Operations
Backups
Backup policies do the remembering for you: which VMs, how often, how many copies to keep, and where they go.
- Incremental forever. After the first full copy, only changed data moves. Nightly backups of large VMs become a matter of minutes.
- Application-consistent. The platform can quiesce the guest before the copy, so databases and journals recover cleanly, not "probably".
- Off-site targets. Send copies to object storage or network shares outside the cluster. Transfers and stored data can be encrypted with keys you control.
- Immutable retention. Targets can enforce write-once storage: for the retention period, nobody — not even an administrator, not ransomware with stolen credentials — can delete or alter a backup.
- Restores go back to the original VM, to a new VM, or to a different cluster entirely from the off-site copy.
Disaster recovery
Backup gets your data back; DR gets your service back. The platform replicates chosen VMs to a second site on a schedule you set. Recovery plans group replicated VMs with a boot order and per-VM network mapping, so "bring up the ERP stack at the DR site" is one action — and, importantly, one you can rehearse:
- Test failover brings the plan up at the DR site in isolation, without touching production or replication. Run it quarterly; keep the report.
- Real failover promotes the replicas and starts the plan when the primary site is genuinely gone.
Upgrades
Platform upgrades are rolling: one node drains and updates while the others carry the load, then the next, until the cluster is uniform. Built-in preflight checks verify cluster health — every node reachable, storage healthy, no conflicting operations — and refuse to start otherwise. You choose the moment of each step or let it run unattended. A version inventory shows exactly what every node runs, so drift is visible at a glance.
Monitoring and alerting
- Built-in metrics for every host, VM and container, with history kept at full resolution short-term and summarised long-term. No external database needed.
- Capacity planning watches growth and projects when you'll cross 80, 90 and 100 percent of CPU, memory or storage — with enough notice to order hardware.
- Alerting evaluates your rules continuously (CPU above X for Y minutes, host offline, storage filling) and delivers to e-mail, chat or any webhook, with cooldowns so one incident doesn't become two hundred messages.

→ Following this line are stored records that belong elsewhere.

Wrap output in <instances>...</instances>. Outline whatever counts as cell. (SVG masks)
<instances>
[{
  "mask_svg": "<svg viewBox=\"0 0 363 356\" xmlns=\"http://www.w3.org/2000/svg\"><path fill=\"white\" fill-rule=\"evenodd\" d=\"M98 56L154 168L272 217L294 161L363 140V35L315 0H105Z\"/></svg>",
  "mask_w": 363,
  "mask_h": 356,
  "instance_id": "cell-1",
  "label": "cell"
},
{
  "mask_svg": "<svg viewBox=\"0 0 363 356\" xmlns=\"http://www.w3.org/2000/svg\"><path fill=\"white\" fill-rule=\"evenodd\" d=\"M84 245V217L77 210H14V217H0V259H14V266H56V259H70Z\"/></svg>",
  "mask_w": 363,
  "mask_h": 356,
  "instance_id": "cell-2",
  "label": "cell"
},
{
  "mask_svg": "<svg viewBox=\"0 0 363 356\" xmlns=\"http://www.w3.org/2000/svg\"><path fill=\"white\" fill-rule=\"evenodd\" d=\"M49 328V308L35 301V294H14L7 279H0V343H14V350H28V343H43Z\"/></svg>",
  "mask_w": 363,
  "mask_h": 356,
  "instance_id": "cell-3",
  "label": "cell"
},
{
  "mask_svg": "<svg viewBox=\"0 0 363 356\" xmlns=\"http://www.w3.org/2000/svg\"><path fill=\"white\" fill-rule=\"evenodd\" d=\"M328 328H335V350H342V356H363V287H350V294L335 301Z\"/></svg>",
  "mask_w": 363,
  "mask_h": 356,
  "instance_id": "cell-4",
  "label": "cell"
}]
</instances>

- Bring your own monitoring. A standard metrics endpoint exposes cluster, workload and platform health for Prometheus-compatible collectors; a ready-made Grafana dashboard ships with the platform. Audit and system logs forward to syslog/SIEM.
When things go wrong
- A host dies: HA restarts its VMs on surviving hosts; storage was never only on the dead host. Replace the hardware whenever convenient and re-add it.
- A disk dies: the storage pool re-replicates affected data automatically; you swap the disk at leisure.
- A VM misbehaves: console access works even when the guest's network doesn't; snapshots give you a way back before risky changes.
- You misbehave: the audit trail records who did what and when — also useful for un-doing it.